Vers une refonte des règles de gestion
Un diagnostic visant à améliorer les schémas de collecte et de traitement franciliens est donc en cours. Autour de la table, l’État, la région, le syndicat de traitement des ordures ménagères (Syctom), chargé de traiter les déchets de 85 communes d'Île-de-France dont Paris, ainsi que des établissements publics territoriaux (EPT) du Grand Paris volontaires. "Un tel effort de coordination est sans précédent", vante Cédric Herment. S'il a déjà débouché sur un "programme d'actions préventives" concocté par le Syctom avec d'autres acteurs de la gestion des déchets (voir ci-dessous notre article du 5 juillet sur ce "Grand Défi"), les premières actions ne verront réellement le jour qu'en 2020. Il est ainsi prévu d'établir de nouvelles règles communes, de "préciser les flux sur lesquels agir" en priorité, sans oublier de parler de financement et d'éventuelles futures installations.

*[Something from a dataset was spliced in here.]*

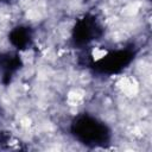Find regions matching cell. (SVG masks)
<instances>
[{"label":"cell","instance_id":"1","mask_svg":"<svg viewBox=\"0 0 152 152\" xmlns=\"http://www.w3.org/2000/svg\"><path fill=\"white\" fill-rule=\"evenodd\" d=\"M74 134L84 144H100L108 138L106 126L90 116H80L74 122Z\"/></svg>","mask_w":152,"mask_h":152},{"label":"cell","instance_id":"3","mask_svg":"<svg viewBox=\"0 0 152 152\" xmlns=\"http://www.w3.org/2000/svg\"><path fill=\"white\" fill-rule=\"evenodd\" d=\"M97 31L99 25L96 20L93 18H84L77 23L74 30V38L77 43H88L97 36Z\"/></svg>","mask_w":152,"mask_h":152},{"label":"cell","instance_id":"4","mask_svg":"<svg viewBox=\"0 0 152 152\" xmlns=\"http://www.w3.org/2000/svg\"><path fill=\"white\" fill-rule=\"evenodd\" d=\"M28 39H30L28 38V32L25 31V30H23V28H17L11 34V40L17 46H24V45H26L28 43Z\"/></svg>","mask_w":152,"mask_h":152},{"label":"cell","instance_id":"2","mask_svg":"<svg viewBox=\"0 0 152 152\" xmlns=\"http://www.w3.org/2000/svg\"><path fill=\"white\" fill-rule=\"evenodd\" d=\"M132 59V53L127 52V51H118L114 53H110L108 56H103L97 65L102 71L106 72H115L120 69H122L126 64L129 63V61Z\"/></svg>","mask_w":152,"mask_h":152}]
</instances>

La Driee ne le cache pas : les entreprises sont dans le viseur. Le non-respect du décret de mars 2016 communément appelé "décret 5 flux", qui contraint les gros producteurs de déchets de trier papier, métal, plastique, verre et bois, est de notoriété publique. Des contrôles effectués fin 2018 dans des supermarchés et dans la restauration rapide par la Driee avec d'autres Dreal ont d'ailleurs donné lieu à des résultats désastreux et à une flopée d'infractions constatées. Après une action "coup de poing" l'été dernier dans des installations de stockage de déchets sur le contrôle de la prévention des incendies, une autre sera donc conduite l'an prochain dans des entreprises sur cet axe du tri des déchets. "Car ce sont eux, ces déchets non dangereux provenant d'activités économiques (DNDAE), qu'on retrouve en décharge. En clair, plus de la moitié des déchets qui y sont enfouis viennent des poubelles des entreprises, magasins et restaurants. Soit 1,5 million de tonnes de déchets dont une grosse partie (80%), pourrait être valorisée. C'est cette transition, cette réorientation vers des filières existantes ou à développer que nous accompagnons", indique-t-on à la Driee.
Un groupe de travail monté fin 2018 par la Driee avec des fédérations professionnelles, des exploitants et la région, piste ainsi les flux de déchets pouvant être détournés de l’enfouissement vers de la valorisation, matière ou énergétique. Une filière est mise en lumière, celle des combustibles solides de récupération (CSR). Ces CSR sont préparés à partir de déchets non dangereux solides, essentiellement des refus de tri de déchets municipaux, commerciaux, etc. "Des réseaux de chaleur comme celui de la CPCU pourraient utiliser des CSR. Mais cela ne se fait pas d'un jour à l'autre. C'est complexe et à l'interface entre le monde de l'énergie et celui des déchets. Nous contribuons aussi au développement d'autres filières comme la méthanisation en instruisant des projets ou en participant à l'élaboration de schémas", conclut-on à la Driee IDF.